Go to the line with "釣った魚をさばいてお刺身で頂きます。" in the material below and copy from there through the line with "Herd of cattle", exactly. Pictures are not copied.

__PROVIDED RECORDS__
####

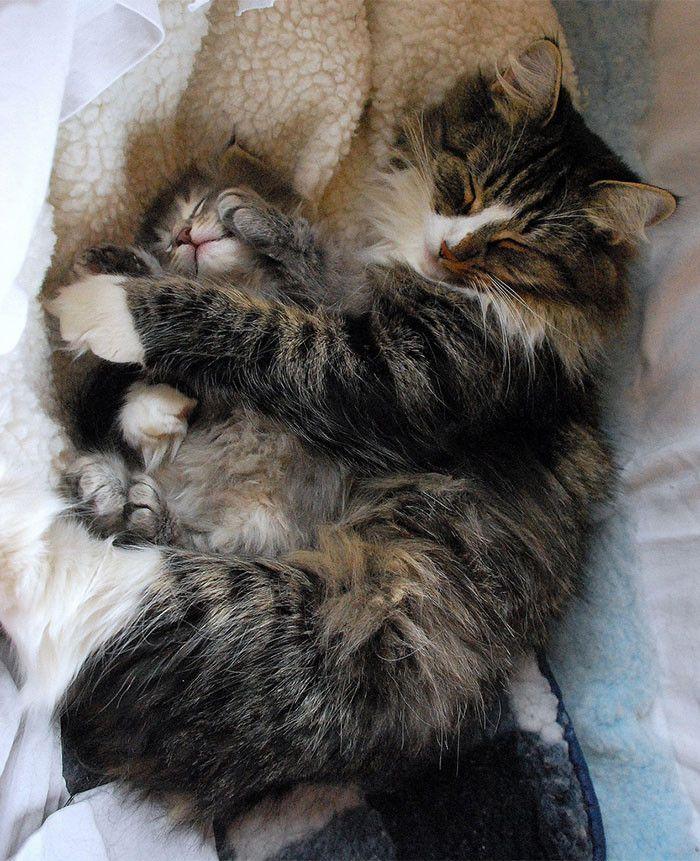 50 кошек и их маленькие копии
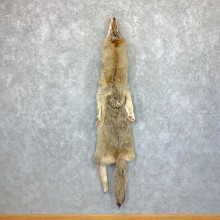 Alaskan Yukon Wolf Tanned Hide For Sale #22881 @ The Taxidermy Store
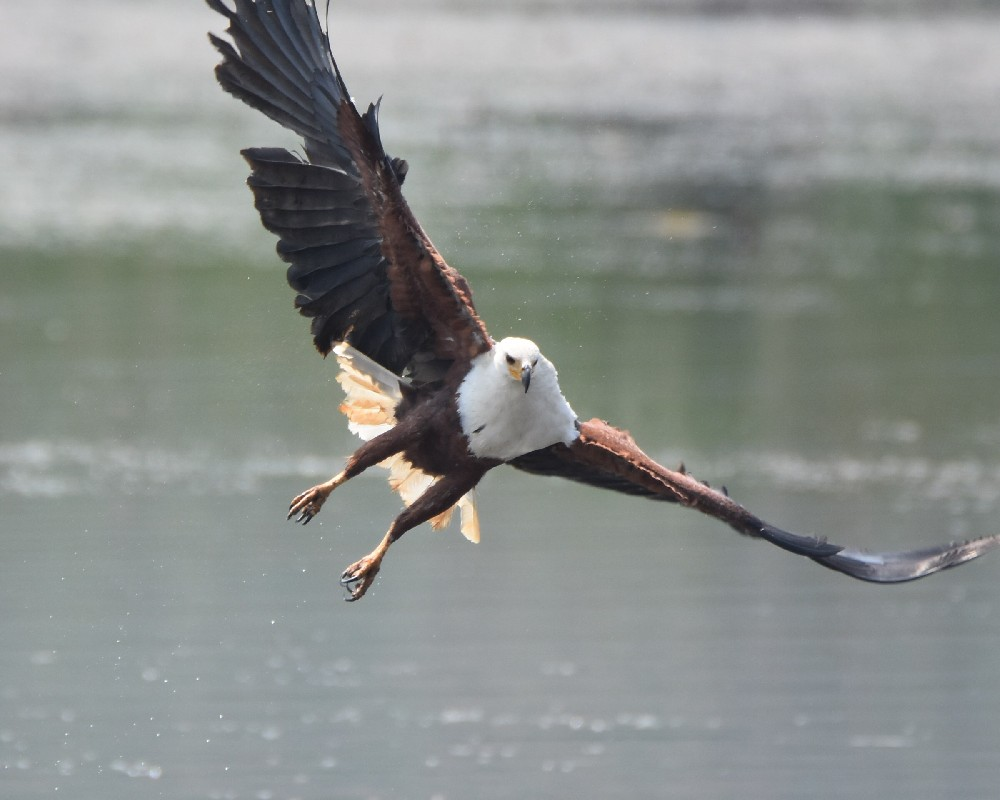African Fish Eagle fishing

####

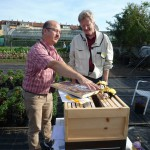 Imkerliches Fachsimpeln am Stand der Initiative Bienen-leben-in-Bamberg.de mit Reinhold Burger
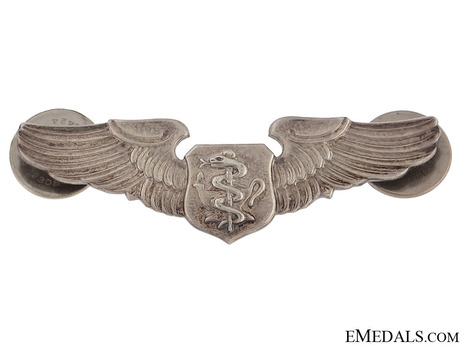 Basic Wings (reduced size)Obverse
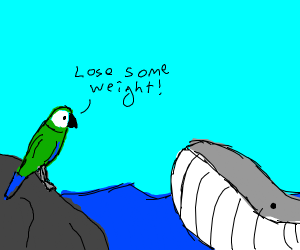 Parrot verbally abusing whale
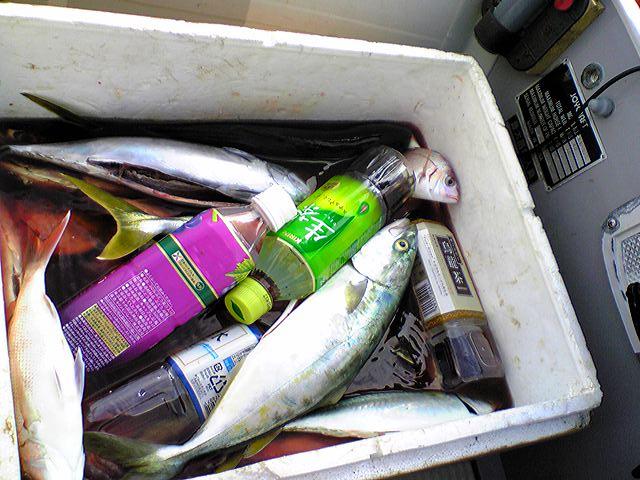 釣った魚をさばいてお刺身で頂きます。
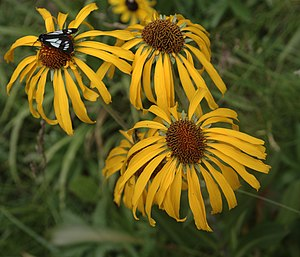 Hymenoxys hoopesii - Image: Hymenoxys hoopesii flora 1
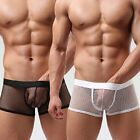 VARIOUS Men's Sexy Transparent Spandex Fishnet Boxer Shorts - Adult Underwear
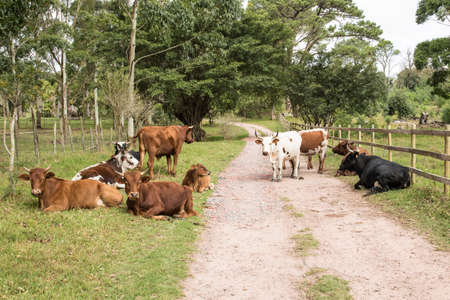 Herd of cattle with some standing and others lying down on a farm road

####

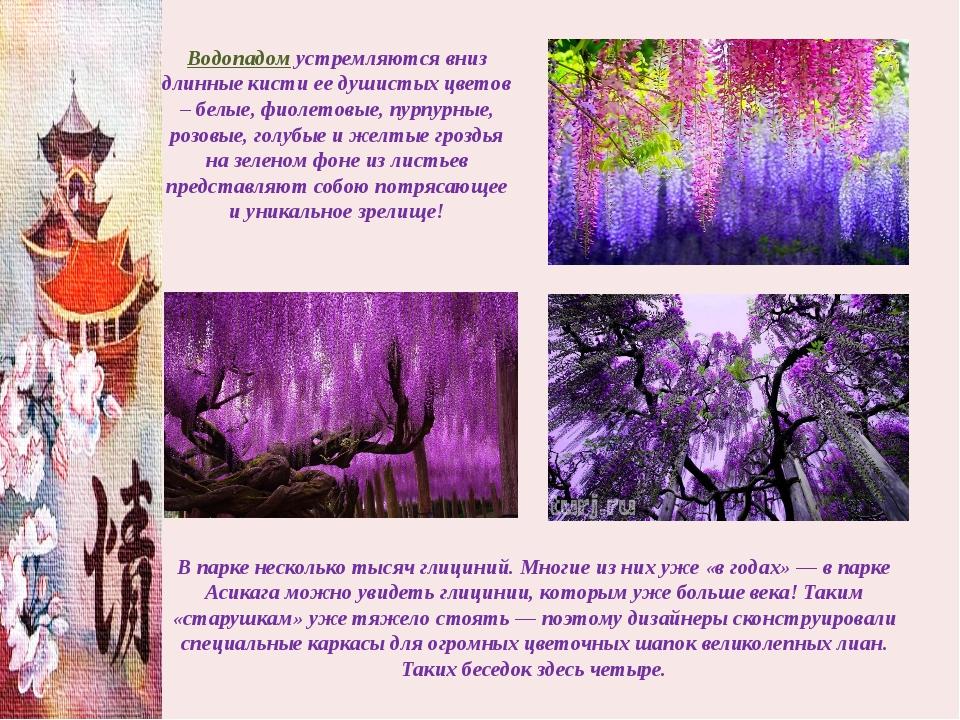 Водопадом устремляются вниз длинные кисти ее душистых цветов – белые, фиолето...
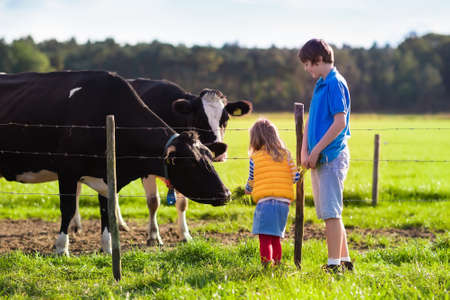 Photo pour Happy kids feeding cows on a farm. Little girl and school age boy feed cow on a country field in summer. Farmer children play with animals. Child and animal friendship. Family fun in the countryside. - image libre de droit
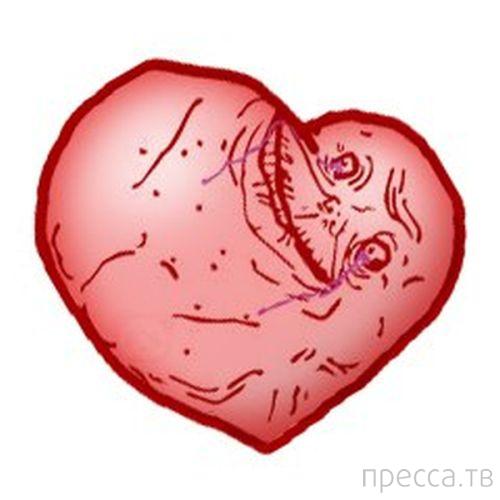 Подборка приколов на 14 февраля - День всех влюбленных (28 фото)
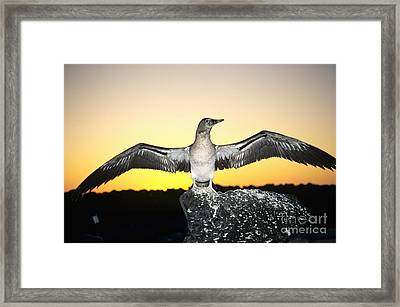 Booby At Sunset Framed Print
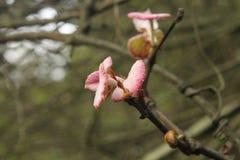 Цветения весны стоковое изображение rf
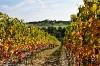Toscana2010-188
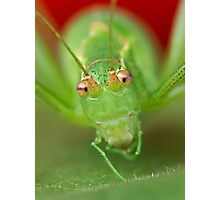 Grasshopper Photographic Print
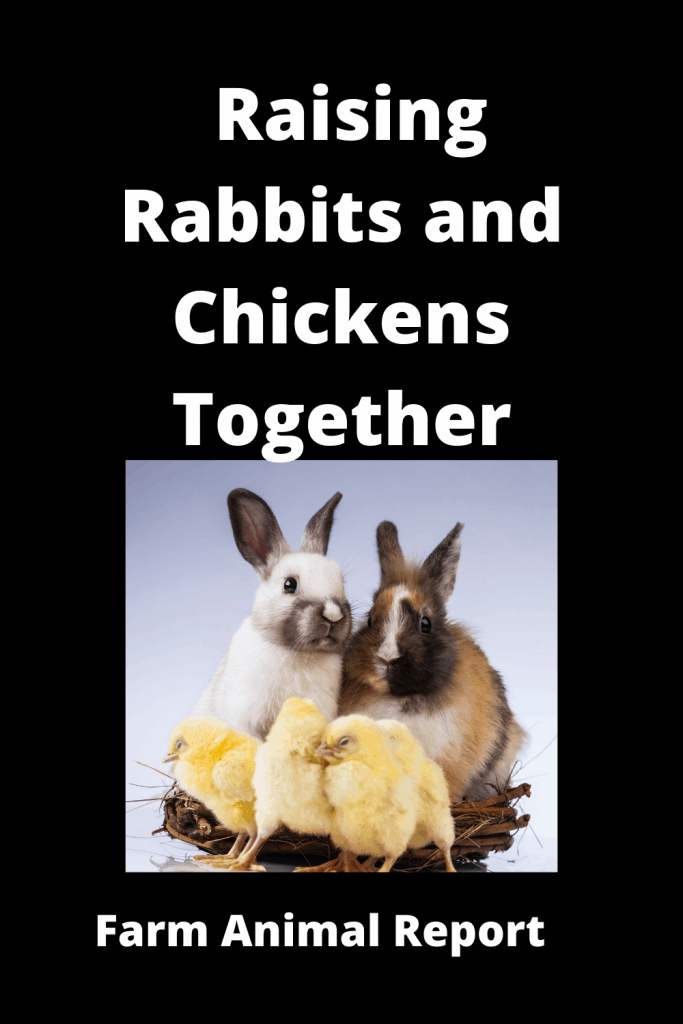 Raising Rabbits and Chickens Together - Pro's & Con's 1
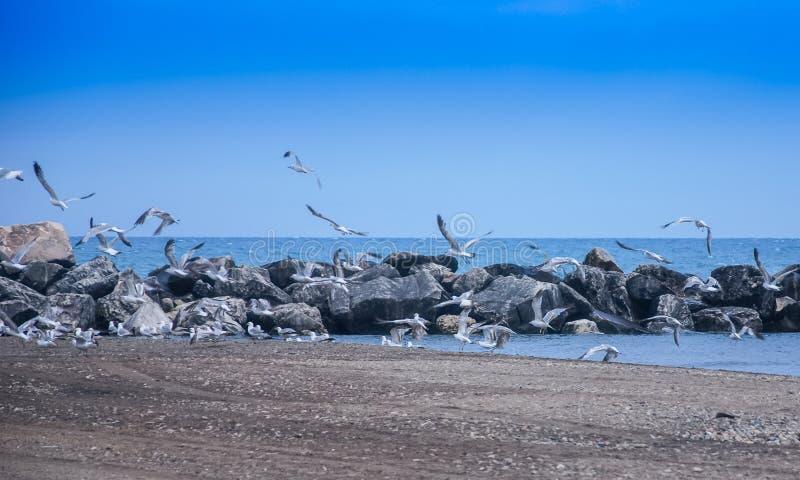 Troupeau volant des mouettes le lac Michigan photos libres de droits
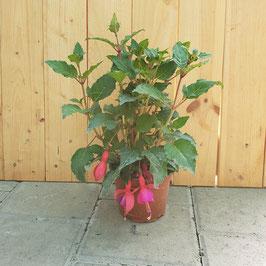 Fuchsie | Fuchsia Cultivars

####

__RESPONSE__
 釣った魚をさばいてお刺身で頂きます。
 Hymenoxys hoopesii - Image: Hymenoxys hoopesii flora 1
 VARIOUS Men's Sexy Transparent Spandex Fishnet Boxer Shorts - Adult Underwear
 Herd of cattle with some standing and others lying down on a farm road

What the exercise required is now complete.